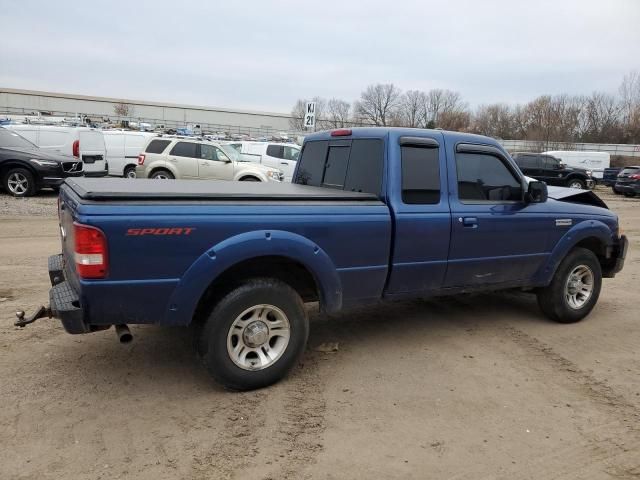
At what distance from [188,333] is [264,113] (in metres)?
93.2

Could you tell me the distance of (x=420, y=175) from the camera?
4.43 meters

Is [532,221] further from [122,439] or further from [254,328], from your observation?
[122,439]

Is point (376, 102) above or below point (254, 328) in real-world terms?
above

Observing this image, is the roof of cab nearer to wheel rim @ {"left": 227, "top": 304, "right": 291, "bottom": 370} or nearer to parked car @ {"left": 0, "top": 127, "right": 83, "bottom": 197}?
wheel rim @ {"left": 227, "top": 304, "right": 291, "bottom": 370}

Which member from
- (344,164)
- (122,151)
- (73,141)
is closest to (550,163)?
(122,151)

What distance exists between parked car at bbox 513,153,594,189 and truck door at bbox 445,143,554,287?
21.8 metres

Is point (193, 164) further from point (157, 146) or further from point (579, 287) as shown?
point (579, 287)

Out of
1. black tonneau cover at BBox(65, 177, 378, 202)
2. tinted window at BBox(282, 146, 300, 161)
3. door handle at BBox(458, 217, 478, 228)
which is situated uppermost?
tinted window at BBox(282, 146, 300, 161)

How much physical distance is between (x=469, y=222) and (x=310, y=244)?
1.61 m

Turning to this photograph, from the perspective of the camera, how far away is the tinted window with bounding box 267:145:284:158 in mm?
18516

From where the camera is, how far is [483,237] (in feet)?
15.4

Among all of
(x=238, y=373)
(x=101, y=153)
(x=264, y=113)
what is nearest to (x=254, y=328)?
(x=238, y=373)

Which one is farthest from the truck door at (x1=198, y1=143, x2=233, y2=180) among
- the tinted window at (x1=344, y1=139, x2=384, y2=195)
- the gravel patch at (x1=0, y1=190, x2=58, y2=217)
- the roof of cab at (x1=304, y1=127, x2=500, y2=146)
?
the tinted window at (x1=344, y1=139, x2=384, y2=195)

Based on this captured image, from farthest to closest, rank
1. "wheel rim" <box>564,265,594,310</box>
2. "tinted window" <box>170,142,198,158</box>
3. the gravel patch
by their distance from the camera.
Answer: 1. "tinted window" <box>170,142,198,158</box>
2. the gravel patch
3. "wheel rim" <box>564,265,594,310</box>
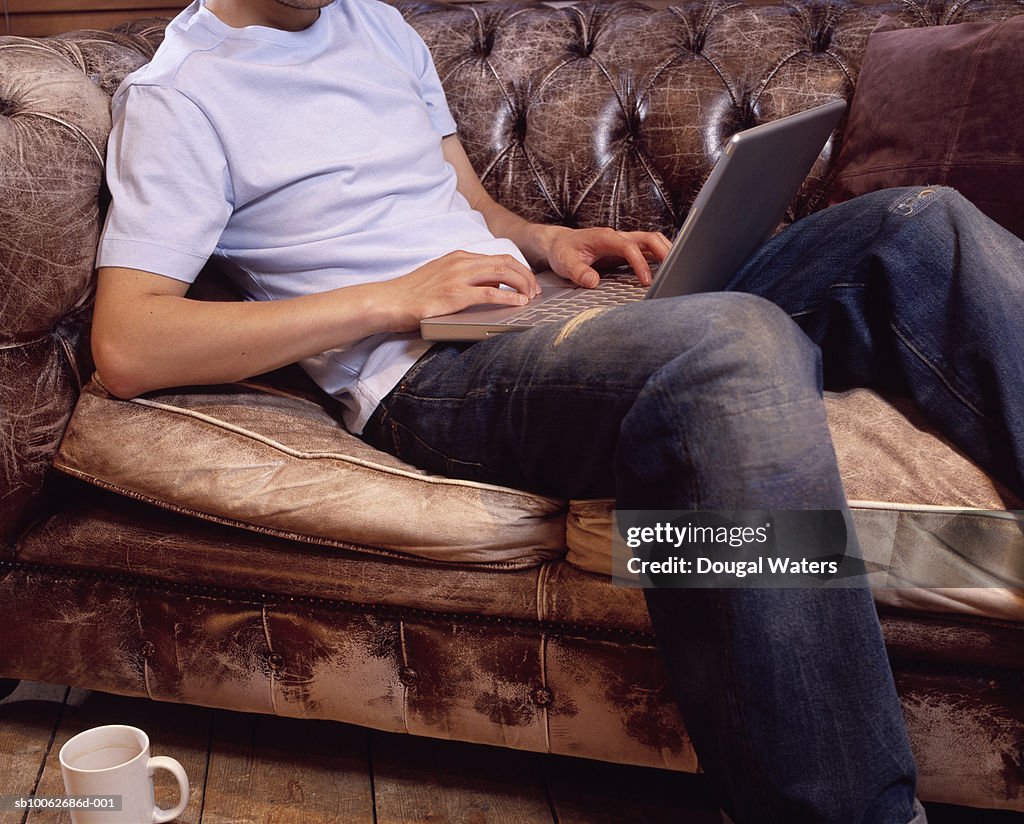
********************
## PROMPT
Revise all of the data above, replacing "truck door" with "cab door" wherever it occurs and leaving everything else unchanged. Omit the pictures from your answer.

## EXPECTED ANSWER
At what distance from [188,333] is [264,113] (in metres)?
93.2

Could you tell me the distance of (x=420, y=175) from the camera?
4.43 meters

Is [532,221] further from [122,439] or further from [254,328], from your observation?
[122,439]

Is point (376, 102) above or below point (254, 328) in real-world terms?
above

Observing this image, is the roof of cab nearer to wheel rim @ {"left": 227, "top": 304, "right": 291, "bottom": 370} or nearer to parked car @ {"left": 0, "top": 127, "right": 83, "bottom": 197}?
wheel rim @ {"left": 227, "top": 304, "right": 291, "bottom": 370}

Which member from
- (344,164)
- (122,151)
- (73,141)
is closest to (550,163)?
(122,151)

What distance exists between parked car at bbox 513,153,594,189 and cab door at bbox 445,143,554,287?
21.8 metres

Is point (193, 164) further from point (157, 146) or further from point (579, 287) as shown?
point (579, 287)

Out of
1. black tonneau cover at BBox(65, 177, 378, 202)
2. tinted window at BBox(282, 146, 300, 161)
3. door handle at BBox(458, 217, 478, 228)
which is situated uppermost?
tinted window at BBox(282, 146, 300, 161)

How much physical distance is between (x=469, y=222) and (x=310, y=244)?
1.61 m

Turning to this photograph, from the perspective of the camera, how far away is the tinted window with bounding box 267:145:284:158 in mm?
18516

From where the camera is, how far is [483,237] (in feet)?
15.4

Among all of
(x=238, y=373)
(x=101, y=153)
(x=264, y=113)
what is nearest to (x=254, y=328)?
(x=238, y=373)

Which one is farthest from the cab door at (x1=198, y1=143, x2=233, y2=180) among
- the tinted window at (x1=344, y1=139, x2=384, y2=195)
- the gravel patch at (x1=0, y1=190, x2=58, y2=217)
- the roof of cab at (x1=304, y1=127, x2=500, y2=146)
?
the tinted window at (x1=344, y1=139, x2=384, y2=195)

Based on this captured image, from farthest to closest, rank
1. "wheel rim" <box>564,265,594,310</box>
2. "tinted window" <box>170,142,198,158</box>
3. the gravel patch
by their distance from the camera.
Answer: 1. "tinted window" <box>170,142,198,158</box>
2. the gravel patch
3. "wheel rim" <box>564,265,594,310</box>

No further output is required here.